Aim of the exercise:
Switch "scene" to "view" in the part of the records that opens with the line containing "Looking at the" and runs through the end of the records, changing nothing else and leaving the pictures out of your answer.

Visual spatial reasoning items:
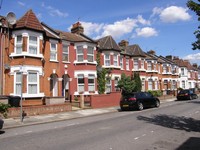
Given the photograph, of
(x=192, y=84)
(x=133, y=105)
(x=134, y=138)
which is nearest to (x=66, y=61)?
(x=133, y=105)

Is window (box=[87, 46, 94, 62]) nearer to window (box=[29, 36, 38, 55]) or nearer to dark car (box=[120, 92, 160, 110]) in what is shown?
dark car (box=[120, 92, 160, 110])

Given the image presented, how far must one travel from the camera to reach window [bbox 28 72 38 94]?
67.0 feet

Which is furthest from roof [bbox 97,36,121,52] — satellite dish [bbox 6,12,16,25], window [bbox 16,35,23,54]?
satellite dish [bbox 6,12,16,25]

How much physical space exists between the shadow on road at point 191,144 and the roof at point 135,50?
93.6ft

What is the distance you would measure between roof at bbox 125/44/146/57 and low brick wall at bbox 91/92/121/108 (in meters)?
12.2

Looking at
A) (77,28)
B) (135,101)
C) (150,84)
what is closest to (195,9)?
(135,101)

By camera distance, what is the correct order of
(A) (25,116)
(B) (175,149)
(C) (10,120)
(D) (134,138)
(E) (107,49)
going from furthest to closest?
(E) (107,49)
(A) (25,116)
(C) (10,120)
(D) (134,138)
(B) (175,149)

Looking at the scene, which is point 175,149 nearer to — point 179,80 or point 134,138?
point 134,138

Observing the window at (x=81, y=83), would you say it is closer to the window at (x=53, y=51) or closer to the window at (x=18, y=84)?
the window at (x=53, y=51)

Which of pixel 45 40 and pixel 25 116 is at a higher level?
pixel 45 40

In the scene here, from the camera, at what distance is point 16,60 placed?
806 inches

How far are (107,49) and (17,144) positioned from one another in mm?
23233

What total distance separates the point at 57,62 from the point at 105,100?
6.58 m

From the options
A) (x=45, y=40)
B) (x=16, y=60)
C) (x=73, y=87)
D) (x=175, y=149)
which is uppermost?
(x=45, y=40)
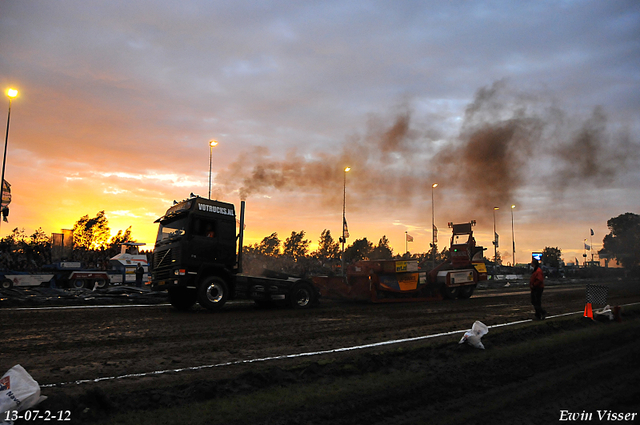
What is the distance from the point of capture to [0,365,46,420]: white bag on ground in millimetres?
3770

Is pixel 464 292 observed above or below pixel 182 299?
below


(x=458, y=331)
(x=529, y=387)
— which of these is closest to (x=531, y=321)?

Output below:
Looking at the view, which is point 175,149 nearer to — point 179,80 or point 134,138?
point 134,138

Observing the window at (x=81, y=83), would you say it is closer to the window at (x=53, y=51) or closer to the window at (x=18, y=84)?
the window at (x=53, y=51)

Which of pixel 45 40 and pixel 25 116 is at a higher level?
pixel 45 40

In the view here, from the camera, at what distance is point 16,60 placed?
806 inches

How far are (107,49) and (17,144) positioned from one another in mm?
23233

What total distance separates the point at 57,62 from the point at 105,100?
6.58 m

From the options
A) (x=45, y=40)
B) (x=16, y=60)
C) (x=73, y=87)
D) (x=175, y=149)
which is uppermost?
(x=45, y=40)
What is the distance from the point of capture to [0,365,46,420]: white bag on ground in millimetres?
3770

Is pixel 464 292 observed above or below pixel 182 299?
below


(x=458, y=331)
(x=529, y=387)
— which of these is closest to (x=531, y=321)?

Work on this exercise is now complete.